Terpsithea Square, Musa Baba, and the refugees. The communist hideaways and Villa Moskoff.

Terpsithea Square houses the only remaining türbe in Thessaloniki, the tomb of the Dervish Musa Baba. The square used to be the courtyard of a teke, a Dervish monastery, which had fallen into disuse since the beginning of the 19th century. Next to the teke, there was a mosque whose courtyard housed a Muslim cemetery. The türbe was preserved even after the decline of the teke, becoming a pilgrimage site for the city’s Ottoman population until 1924. Muslim exchangeable refugees took the remains of the Dervish with them when they abandoned the city in 1924.

During that time, many Christian refugees settled in the area between Tsinari and Kule Kafe. Several of them, accustomed to engaging in practices of religious syncretism, continued using the türbe as a holy site, identifying Musa Baba with Agios Georgios and, for years, there was a small icon stand on the square dedicated to the Christian saint.

However, there were also demands for the demolition of the monument. Prominent among the protesters was Vasilis Papaioannou, born Vasilis Papagiovanoglou, a refugee from Sungurlu. Papaioannou had settled in a large, luxurious house built by his family right across the türbe. Years later, his son, Odysseas Papaioannou, who lives in this house today, fought for the preservation and restoration of the monument.

The newspaper Efimerida ton Valkanion wrote about Terpsithea Square on May 6, 1933: ‘A little more zigzagging and we find ourselves on Terpsithea Square, a cross between a picturesque enclave and a dream. There are no tekes there anymore, no muezzins or softas or gurgling shishas. Only faint traces remain of the square’s old Turkish character. Surrounded by tidy houses and with a dreamy view sprawling in front of it, it’s as if the square is waiting for someone to renovate it, transform it, beautify it, give it a new lease of life’. 

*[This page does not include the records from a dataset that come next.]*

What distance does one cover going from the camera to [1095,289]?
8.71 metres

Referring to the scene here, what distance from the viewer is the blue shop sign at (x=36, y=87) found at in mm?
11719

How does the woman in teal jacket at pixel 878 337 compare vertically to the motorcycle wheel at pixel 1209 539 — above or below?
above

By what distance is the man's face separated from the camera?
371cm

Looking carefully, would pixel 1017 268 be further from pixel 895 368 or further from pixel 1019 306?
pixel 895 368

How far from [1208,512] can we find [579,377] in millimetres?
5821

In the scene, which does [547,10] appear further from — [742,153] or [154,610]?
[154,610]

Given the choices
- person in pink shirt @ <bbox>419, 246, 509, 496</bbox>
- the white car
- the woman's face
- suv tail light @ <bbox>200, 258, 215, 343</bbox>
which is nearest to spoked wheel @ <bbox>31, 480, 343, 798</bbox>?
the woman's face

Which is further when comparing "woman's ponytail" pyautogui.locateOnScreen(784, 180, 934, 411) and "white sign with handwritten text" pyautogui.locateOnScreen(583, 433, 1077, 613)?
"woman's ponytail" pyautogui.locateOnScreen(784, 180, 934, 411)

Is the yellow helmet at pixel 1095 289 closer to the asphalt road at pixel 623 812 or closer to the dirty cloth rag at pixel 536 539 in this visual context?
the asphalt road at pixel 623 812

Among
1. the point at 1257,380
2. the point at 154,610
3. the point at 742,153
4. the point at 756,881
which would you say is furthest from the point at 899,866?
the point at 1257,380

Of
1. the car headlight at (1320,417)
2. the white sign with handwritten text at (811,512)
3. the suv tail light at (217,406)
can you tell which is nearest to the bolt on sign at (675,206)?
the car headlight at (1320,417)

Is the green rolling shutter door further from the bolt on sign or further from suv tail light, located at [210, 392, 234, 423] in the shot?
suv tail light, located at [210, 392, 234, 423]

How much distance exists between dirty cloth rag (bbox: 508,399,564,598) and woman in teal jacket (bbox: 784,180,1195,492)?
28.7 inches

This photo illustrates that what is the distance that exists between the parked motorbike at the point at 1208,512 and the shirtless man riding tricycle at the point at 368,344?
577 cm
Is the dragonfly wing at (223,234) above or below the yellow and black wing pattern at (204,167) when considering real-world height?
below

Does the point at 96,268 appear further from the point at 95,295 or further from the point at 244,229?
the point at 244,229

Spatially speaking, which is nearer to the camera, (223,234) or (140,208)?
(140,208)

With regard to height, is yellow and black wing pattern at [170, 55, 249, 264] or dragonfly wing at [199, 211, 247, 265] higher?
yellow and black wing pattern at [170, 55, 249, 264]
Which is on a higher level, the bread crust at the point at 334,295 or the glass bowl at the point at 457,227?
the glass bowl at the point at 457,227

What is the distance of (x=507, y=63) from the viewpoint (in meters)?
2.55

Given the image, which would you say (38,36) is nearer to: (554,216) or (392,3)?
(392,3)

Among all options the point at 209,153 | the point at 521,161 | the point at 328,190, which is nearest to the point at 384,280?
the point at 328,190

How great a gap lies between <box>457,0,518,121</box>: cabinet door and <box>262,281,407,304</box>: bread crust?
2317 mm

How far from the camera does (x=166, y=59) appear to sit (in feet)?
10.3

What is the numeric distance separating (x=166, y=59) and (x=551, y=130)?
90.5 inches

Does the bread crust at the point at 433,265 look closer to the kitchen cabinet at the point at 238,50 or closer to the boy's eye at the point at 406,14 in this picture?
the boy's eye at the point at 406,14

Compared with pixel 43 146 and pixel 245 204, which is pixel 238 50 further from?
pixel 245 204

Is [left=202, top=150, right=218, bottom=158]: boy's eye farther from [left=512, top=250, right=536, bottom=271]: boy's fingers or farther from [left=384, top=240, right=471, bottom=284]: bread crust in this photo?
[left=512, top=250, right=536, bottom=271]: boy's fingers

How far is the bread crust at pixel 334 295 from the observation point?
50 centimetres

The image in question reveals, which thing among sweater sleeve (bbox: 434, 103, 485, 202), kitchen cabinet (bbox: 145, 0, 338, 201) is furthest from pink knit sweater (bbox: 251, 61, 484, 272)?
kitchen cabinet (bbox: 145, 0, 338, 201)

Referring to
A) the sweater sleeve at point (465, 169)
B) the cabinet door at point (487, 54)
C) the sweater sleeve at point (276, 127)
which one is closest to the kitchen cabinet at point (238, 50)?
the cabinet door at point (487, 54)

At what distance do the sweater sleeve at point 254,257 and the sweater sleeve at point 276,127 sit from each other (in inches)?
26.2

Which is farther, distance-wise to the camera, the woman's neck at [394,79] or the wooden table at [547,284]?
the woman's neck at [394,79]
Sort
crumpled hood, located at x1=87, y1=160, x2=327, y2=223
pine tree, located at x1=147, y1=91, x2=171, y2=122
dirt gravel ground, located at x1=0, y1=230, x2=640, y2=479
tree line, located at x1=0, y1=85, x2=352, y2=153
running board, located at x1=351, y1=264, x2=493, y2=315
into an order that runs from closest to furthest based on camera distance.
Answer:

The Musa Baba türbe has had multiple uses over the years. During the military dictatorship (1967-1973), it was used for food storage by the Brave Youth, a division of the Greek Boy Scouts. It also housed the offices of the Olympiakos Terpsitheas Football Club. Today, Terpsithea Square is a meeting point for the people in the neighbourhood and a place where young children can play. The restored türbe is an integral part of the square, but at the same time, for most of the area’s residents and visitors, the monument has been completely removed from the historical circumstances that created it, highlighting the mechanisms which ensure that the past will be silenced even when its traces persist in space.

To the west of Terpsithea Square, on Iasonos Street, stood Villa Moskoff, where the Greek People’s Liberation Army (ELAS) installed its headquarters a few days before the city’s liberation. From quite early on, the refugee population of Ano Poli joined the interwar workers’ movement. Tsinari and Kule Kafe were often described by the press as Communist strongholds and, despite the requisite exaggeration characterising the coverage, the truth was that the tobacco workers’ movement was particularly active in the area and the Communist Party received markedly high percentages there in the elections.

Large swaths of the population of Ano Poli joined the National Liberation Front (EAM) and the Greek resistance during the German occupation. On its eastern side, near the castles, Ioakeim Belidis’ house basement housed the illegal press which printed the newspaper Laiki Foni, an instrument of the Greek Communist Party (KKE) Macedonian Office. The film The Barefoot Battalion by Greg Tallas, based on a true story about a group of barefoot orphan kids who self-organised to survive the occupation, places their hideaway in the area of the Acropolis.